→ **Questions on scene geometry**
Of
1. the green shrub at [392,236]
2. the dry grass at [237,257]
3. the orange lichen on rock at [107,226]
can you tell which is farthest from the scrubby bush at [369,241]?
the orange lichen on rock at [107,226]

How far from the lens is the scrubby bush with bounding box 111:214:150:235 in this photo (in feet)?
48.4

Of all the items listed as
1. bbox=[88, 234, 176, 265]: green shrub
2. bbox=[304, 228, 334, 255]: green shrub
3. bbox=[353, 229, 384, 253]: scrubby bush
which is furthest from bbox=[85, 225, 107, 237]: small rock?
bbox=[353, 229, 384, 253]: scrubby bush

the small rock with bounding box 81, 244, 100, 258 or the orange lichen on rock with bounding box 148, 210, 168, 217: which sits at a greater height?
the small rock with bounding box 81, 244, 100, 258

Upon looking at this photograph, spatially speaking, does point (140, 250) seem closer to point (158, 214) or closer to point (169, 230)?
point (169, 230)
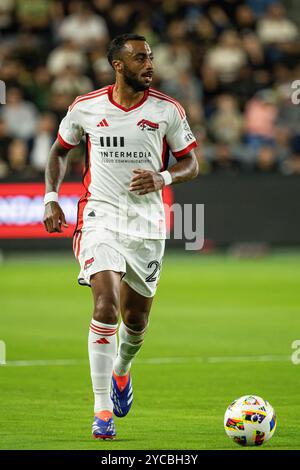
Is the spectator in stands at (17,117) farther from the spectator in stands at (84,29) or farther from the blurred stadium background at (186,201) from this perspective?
the spectator in stands at (84,29)

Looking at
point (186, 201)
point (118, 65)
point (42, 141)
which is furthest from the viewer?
point (42, 141)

→ **Given exercise**
Copy the entire listing above word for word, leaving out the pictures.

→ **In response**
Of
1. the green shrub at [392,236]
2. the dry grass at [237,257]
3. the orange lichen on rock at [107,226]
can you tell which is farthest from the scrubby bush at [369,241]?
the orange lichen on rock at [107,226]

How far from the lens is the scrubby bush with bounding box 111:214:150:235 in this photo (in feet)?
48.4

Of all the items listed as
1. bbox=[88, 234, 176, 265]: green shrub
2. bbox=[304, 228, 334, 255]: green shrub
3. bbox=[353, 229, 384, 253]: scrubby bush
which is furthest from bbox=[85, 225, 107, 237]: small rock?
bbox=[353, 229, 384, 253]: scrubby bush

the small rock with bounding box 81, 244, 100, 258 or the orange lichen on rock with bounding box 148, 210, 168, 217: which sits at a greater height?
the small rock with bounding box 81, 244, 100, 258

Upon looking at this photograph, spatially speaking, does point (140, 250) seem closer to point (158, 214) or closer to point (169, 230)?
point (169, 230)
Is the spectator in stands at (17,117) farther from the spectator in stands at (84,29) or farther from the blurred stadium background at (186,201) from this perspective?
the spectator in stands at (84,29)

Looking at
point (186, 201)
point (118, 65)
point (42, 141)
which is furthest from the viewer?
point (42, 141)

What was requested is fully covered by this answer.